A histological classification based on the TMV system can provide a standard nomenclature, distinguishing five different and recognizable conditions grouped in two categories of low and high bone turnover (Table 1):

  1. Osteomalacia (OM), characterized by low turnover and mineralization, with normal or low bone mass (depending on severity and duration of the disease).

  2. Adynamic bone disease (ABD), described as low bone turnover with normal mineralization and normal or low volume.

  3. Mild hyperparathyroid-related bone disease (HPT-BD), which presents a medium turnover, normal mineralization and any bone volume.

  4. Osteitis fibrosa (OF), which represents a more severe variant of the HPT-BD in a continuum specter of alterations, with high turnover, normal mineralization and normal to low volume.

  5. Mixed uremic dystrophy (MUO), characterized by high turnover, abnormal mineralization and normal volume [54,55].

Table 1.

Five different types of renal osteodystrophy (ROD). Normal values are referred to adult males of age 45–75 years [56].

ROD Types Mineralization Turnover Mass
Osteomalacia (OM) =/−
Adynamic Bone Disease (ABD) = =/−
Mild hyperparathyroid-related bone disease (HPT-BD) = =/+ −/=/+
Osteitis fibrosa (OF) = + =/−
Mixed uremic dystrophy (MUO) + =
Normal values (adult males) 0.50 (±0.08) µ/day 16.9 (±11.15)%/year 19.8 (±6.7)%

A bone biopsy can offer unique insights into bone architecture, turnover rate, and mineralization, providing valuable indices that no other tool can reliably offer simultaneously. Despite these advantages, bone biopsy is rarely performed due to the potential risk of complications, perceived invasiveness, and, most importantly, lack of experienced pathologists capable of accurately interpreting the results [57,58].

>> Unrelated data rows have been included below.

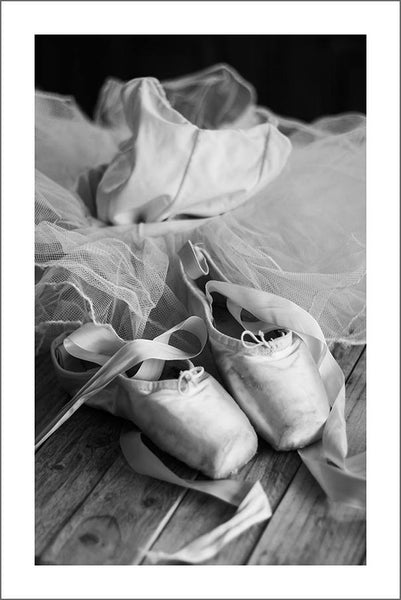BALLET SHOES PRINT: Ballerina Slippers Photo Art
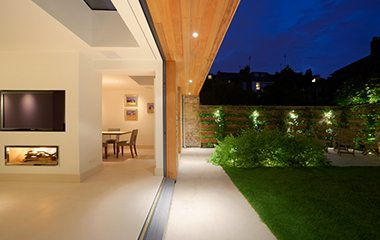 & How to create an indoor-outdoor kitchen - Property Price Advice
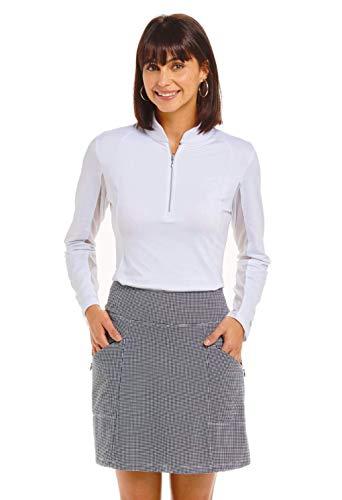 IBKUL Women's Sun Protective UPF50+ Icefil Cooling Mini Check Skort - 29754 Black/White Mini Check L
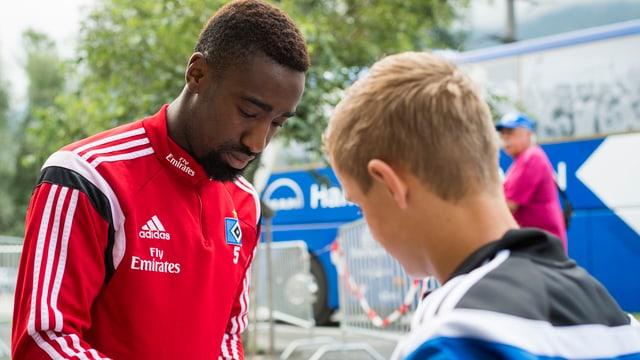 Johan Djourou im HSV-Training.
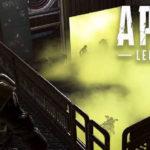 『APEX LEGENDS』ガスおじが引き篭もってる時はどうしたらいいの?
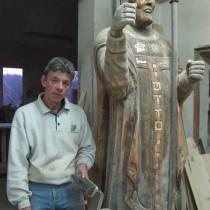 Władek - rzeźba, stolarka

Bone turnover is a particularly important parameter, as it is crucial for the evaluation of the most appropriate therapy of ROD (Table 2) [13].

Table 2.

Most appropriate therapy according to bone turnover status.

Turnover Drug
Low (OM, ABD) Anabolic agent (teriparatide, abaloparatide)
High (HPT-BD, OF, MUO) Anti-resorptive drug (bisphosphonate, denosumab)

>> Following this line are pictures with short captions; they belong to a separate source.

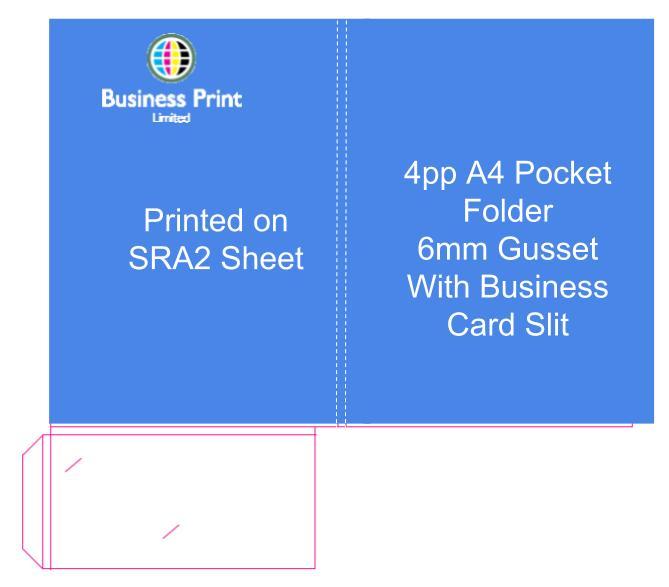 4pp A4 6mm Gusset Presentation Folder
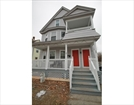 26-28 CLAREMONT ST, SPRINGFIELD, MA 01108  Photo 2
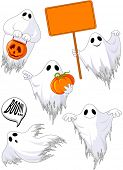Set of cute ghosts with Halloween elements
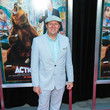 Dan Bakkedahl Premiere of Paramount Pictures' 'Action Point'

Bone micro-indentation, a minimally invasive technique, measures bone resistance to mechanical force through a small probe, causing micro-fractures on the bone surface. This method provides information evaluated through the bone material strength index (BMSi) [59]. Despite being a promising technique, there are currently no studies validating its use for assessing bone quality in non-ESKD patients [60].

3.3. Serum Markers

Various blood markers have been identified to assess ROD, offering information on bone metabolism and changes more rapidly than other techniques. However, these are not always tissue-specific, and their clinical relevance may vary [61].

Of these biomarkers, FGF-23 and Klotho have already been discussed [62,63].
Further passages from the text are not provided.